Kızımızın okuması lazım
Sevgili Güzin Abla, sizi çok önemli bir konu için rahatsız ediyorum. 18 yaşındaki kızım T. dört senedir Pilomatriksoma tanısıyla tedavi görmekte. Boynunda sürekli tümörler çıkıyor. Defalarca hastaneye yattı ve bir dizi ameliyat geçirdi. Bu arada psikolojisi iyice bozulduğu için birkaç kez yaşamına son vermek istedi, hep son anda hayata döndürdük.
Üniversiteyi kazanmasına rağmen maddi imkansızlık yüzünden geçen yıl onu okula gönderemedik. Babası memur maaşıyla kıt kanaat geçinmemiz için çabalıyor. Lisede okuyan bir kızımız daha var. Ben ev işlerine giderek aile bütçesine katkıda bulunmaya çalışıyordum, rahatsız olan kızımız tekrar intiharı dener korkusu ile işi bırakmak zorunda kaldım.
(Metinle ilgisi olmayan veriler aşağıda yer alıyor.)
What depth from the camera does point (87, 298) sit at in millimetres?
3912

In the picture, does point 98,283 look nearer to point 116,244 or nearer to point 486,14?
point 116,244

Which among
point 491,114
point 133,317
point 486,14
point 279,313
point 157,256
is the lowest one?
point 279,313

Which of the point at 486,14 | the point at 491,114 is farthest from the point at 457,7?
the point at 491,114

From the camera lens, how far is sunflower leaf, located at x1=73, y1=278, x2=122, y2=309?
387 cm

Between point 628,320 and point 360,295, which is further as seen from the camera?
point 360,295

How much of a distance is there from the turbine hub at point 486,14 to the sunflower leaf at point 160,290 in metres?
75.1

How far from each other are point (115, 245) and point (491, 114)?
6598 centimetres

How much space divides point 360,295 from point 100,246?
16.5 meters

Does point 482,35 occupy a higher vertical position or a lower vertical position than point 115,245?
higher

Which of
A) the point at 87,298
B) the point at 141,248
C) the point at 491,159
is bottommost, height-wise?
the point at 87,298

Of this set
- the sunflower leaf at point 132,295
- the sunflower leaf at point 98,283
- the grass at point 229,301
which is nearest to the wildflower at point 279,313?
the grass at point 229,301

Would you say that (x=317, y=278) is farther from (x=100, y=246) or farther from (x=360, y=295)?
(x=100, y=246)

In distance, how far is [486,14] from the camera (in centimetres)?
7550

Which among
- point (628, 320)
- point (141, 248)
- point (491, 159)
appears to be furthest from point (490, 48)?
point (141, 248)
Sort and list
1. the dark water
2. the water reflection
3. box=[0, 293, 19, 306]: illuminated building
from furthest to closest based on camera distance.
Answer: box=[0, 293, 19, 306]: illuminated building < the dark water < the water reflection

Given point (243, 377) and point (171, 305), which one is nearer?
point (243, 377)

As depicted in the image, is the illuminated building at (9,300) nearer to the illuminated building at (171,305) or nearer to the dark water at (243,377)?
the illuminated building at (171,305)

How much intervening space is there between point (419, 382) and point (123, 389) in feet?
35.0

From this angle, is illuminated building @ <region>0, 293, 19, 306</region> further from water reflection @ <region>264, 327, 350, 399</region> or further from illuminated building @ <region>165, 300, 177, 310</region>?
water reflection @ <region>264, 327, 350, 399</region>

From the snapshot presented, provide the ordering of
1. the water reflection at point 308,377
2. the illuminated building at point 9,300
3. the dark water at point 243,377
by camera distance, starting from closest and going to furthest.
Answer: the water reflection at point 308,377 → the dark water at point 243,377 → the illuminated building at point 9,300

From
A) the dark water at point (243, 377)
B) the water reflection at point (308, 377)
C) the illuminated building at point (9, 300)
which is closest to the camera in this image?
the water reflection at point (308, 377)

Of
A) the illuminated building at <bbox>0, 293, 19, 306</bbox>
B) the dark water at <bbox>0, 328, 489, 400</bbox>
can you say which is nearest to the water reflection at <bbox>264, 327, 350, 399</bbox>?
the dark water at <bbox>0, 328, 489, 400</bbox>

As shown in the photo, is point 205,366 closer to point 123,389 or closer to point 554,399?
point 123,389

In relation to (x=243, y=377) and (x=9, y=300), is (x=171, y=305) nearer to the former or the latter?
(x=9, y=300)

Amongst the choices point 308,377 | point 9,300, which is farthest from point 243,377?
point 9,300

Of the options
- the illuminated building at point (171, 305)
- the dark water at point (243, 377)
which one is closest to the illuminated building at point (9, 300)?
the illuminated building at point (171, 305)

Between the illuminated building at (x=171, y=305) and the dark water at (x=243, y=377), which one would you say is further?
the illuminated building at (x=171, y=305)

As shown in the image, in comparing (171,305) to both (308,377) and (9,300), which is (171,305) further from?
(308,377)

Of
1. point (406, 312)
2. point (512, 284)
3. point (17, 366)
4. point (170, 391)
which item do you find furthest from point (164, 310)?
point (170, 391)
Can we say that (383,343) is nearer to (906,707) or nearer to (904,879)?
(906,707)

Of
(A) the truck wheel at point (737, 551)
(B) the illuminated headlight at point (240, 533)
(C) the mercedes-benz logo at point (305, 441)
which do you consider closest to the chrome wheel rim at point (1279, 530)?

Kızım deliler gibi okumak istiyor. Hastane yatağında bile elinden test kitaplarını düşürmedi. Bu yılki sınavdan 266.130 puan aldı. Ama bu puan ile devlet okullarına giremiyor. Girebileceği özel okulların ücretini ise karşılayamıyoruz. Çok çaresiz kaldım. Çocuğumun hayata bağlanabilmesi için mutlaka okuması lazım. Yoksa elimden kayıp gidecek diye çok korkuyorum.
İnanıyorum ki bize yardım elini uzatacak yüce gönüllü birileri olacaktır. İrtibat için durumumuzu iyi bilen bir dostumuzun cep telefonunu veriyorum: 0532 314 19 81
RUMUZ: ÇARESİZ ANNE
Okurlarım arasında öylesine yardımsever insanlar var ki, eminim bu ciddi hastalığına rağmen üniversite sınavında iyi bir puan alan gencecik kızımızı yaşama döndürmek isteyeceklerdir.